IST-152 Workshop on Intelligent Autonomous Agents for Cyber Defence and Resilience

Enhancing Cyber Defense with Autonomous Agents Managing Dynamic Cyber
                       Deception (Position Paper)

                   Cho-Yu Jason Chiang, Alex Poylisher and Ritu Chadha, Vencore Labs
                            <jchiang, apoylisher, rchadha>@vencorelabs.com
                                      Hasan Cam, Army Research Lab
                                         hasan.cam.civ@mail.mil

1 Introduction
Today’s cyber defenses do not prevent all malicious intrusions, which compromise enterprise network
environments by exploiting both human errors and system vulnerabilities. This state of affairs is likely to
persist in the foreseeable future. Cyber attack tactics such as phishing e-mail, SQL injections, SMB exploits,
cross-site scripting, etc. enable adversaries to inject malware into enterprise networks.
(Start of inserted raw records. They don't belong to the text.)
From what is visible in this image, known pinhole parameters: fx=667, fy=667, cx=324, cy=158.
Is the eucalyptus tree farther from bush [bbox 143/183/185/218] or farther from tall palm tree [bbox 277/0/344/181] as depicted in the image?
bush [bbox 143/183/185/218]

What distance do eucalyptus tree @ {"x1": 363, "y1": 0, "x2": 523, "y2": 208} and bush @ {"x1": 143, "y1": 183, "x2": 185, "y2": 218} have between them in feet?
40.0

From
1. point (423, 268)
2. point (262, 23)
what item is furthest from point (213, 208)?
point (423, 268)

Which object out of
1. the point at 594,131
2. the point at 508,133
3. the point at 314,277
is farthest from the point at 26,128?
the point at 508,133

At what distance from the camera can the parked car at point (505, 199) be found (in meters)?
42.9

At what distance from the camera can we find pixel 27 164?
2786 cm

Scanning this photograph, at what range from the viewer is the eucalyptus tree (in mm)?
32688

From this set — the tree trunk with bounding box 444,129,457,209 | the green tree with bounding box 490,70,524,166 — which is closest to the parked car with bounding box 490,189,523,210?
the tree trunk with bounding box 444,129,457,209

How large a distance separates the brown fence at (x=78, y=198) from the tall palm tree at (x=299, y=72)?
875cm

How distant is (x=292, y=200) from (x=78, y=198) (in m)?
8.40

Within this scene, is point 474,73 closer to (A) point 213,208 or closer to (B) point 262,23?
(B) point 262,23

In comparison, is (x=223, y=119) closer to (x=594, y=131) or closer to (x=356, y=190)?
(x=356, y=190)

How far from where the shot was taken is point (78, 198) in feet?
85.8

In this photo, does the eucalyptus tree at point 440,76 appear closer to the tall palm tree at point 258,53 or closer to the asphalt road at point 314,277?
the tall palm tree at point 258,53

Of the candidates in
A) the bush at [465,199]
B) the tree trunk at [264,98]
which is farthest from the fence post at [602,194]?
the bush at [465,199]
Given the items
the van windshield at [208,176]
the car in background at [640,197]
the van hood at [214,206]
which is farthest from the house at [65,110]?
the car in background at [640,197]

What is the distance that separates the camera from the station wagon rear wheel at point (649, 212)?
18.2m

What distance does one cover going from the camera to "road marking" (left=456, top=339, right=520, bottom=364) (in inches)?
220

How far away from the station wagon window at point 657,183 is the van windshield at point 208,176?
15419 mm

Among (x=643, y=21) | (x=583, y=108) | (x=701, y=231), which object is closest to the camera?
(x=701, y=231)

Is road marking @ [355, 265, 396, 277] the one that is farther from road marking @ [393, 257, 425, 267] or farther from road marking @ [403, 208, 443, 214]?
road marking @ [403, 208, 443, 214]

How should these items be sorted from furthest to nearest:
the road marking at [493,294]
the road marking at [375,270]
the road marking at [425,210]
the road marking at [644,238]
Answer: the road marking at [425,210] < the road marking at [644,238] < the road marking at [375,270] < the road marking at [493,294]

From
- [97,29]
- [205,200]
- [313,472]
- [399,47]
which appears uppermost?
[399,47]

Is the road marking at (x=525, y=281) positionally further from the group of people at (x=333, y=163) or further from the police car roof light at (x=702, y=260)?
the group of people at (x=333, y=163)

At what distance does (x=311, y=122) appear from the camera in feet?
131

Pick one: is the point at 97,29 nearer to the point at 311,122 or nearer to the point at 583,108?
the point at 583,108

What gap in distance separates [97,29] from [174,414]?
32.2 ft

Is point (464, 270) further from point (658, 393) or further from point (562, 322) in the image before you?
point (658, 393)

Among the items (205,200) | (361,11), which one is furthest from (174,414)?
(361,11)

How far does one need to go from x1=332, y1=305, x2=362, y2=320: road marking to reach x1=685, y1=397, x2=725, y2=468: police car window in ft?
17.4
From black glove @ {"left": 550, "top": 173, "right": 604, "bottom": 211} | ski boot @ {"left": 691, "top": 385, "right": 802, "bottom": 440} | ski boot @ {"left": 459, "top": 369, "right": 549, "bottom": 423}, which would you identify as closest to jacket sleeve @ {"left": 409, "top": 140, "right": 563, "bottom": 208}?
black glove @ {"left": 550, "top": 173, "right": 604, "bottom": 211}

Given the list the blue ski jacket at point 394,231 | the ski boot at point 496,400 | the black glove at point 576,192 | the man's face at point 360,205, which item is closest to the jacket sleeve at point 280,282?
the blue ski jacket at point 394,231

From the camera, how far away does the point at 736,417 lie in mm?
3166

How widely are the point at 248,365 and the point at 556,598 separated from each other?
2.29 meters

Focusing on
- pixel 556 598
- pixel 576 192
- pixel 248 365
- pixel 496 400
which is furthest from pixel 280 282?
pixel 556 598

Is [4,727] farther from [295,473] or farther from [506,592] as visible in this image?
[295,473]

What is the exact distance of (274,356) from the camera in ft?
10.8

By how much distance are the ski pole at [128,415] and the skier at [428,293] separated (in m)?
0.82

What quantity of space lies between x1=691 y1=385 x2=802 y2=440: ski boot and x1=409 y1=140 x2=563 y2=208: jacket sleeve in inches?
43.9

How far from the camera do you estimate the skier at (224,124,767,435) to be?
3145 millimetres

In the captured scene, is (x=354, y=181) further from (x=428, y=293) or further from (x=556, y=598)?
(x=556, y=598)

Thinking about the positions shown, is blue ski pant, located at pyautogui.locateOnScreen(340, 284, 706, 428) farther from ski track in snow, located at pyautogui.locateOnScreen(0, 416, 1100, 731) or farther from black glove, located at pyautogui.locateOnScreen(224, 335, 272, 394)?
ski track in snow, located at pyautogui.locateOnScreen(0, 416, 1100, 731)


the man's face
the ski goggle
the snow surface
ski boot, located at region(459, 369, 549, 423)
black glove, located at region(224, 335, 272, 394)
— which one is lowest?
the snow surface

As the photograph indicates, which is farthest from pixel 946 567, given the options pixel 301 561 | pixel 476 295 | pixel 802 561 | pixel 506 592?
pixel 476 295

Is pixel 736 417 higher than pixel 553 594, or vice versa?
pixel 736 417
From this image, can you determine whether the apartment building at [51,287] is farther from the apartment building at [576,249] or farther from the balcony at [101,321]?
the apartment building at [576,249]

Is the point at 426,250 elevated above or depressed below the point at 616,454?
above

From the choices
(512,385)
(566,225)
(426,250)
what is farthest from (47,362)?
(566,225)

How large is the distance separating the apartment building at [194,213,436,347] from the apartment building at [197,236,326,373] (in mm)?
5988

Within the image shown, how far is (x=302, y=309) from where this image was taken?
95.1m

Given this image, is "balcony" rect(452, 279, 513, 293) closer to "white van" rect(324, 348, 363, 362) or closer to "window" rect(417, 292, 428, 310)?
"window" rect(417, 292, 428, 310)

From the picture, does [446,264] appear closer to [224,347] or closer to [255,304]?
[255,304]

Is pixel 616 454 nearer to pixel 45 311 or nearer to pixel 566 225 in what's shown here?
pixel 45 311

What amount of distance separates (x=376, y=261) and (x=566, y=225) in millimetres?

After establishing
an initial foothold, malware typically conducts reconnaissance, followed by lateral movements by
compromising other hosts/systems on the network. Although existing cyber defense tools can detect a
wide range of potential intrusion activities, a certain share of the generated alarms are false-positives.
Since administrators of enterprise networks generally lack the resources to investigate every alarm, they
set threshold values for different types of alarms to investigate only those more likely caused by intrusions,
according to the enterprise threat models. This approach allows stealthy malware, in particular Advanced
Persistent Threats (APTs), to stay undetected if they manage to generate no alarm or very few alarms with
potential to be considered false-positives in a very long period of time.

We are investigating novel use of dynamic cyber deception techniques to aid the detection of activities of
stealthy APTs. Our long-term goal is to develop autonomous agents engaged in investigations of every
alarm that could indicate malware activities, rather than taking actions only when preset alarm threshold
values are crossed. To set up the foundation for achieving the above goal, our current research spans the
following areas: (i) minimizing the number of devices/hosts that are observable/accessible from any given
host in order to reduce both the number of different types of alarms and the total number of alarms that
could be raised by cyber security sensors; (ii) enabling automated creation of deceptive network views for
each host and allowing such views to be changed on demand; (iii) using both low-interaction and proactive
honeypots to generate illusive augmented false attack interfaces to increase the chance of detecting
hidden threats; and (iv) investigating novel approaches for developing autonomous agents that manage
the use of cyber deception schemes on-the-fly.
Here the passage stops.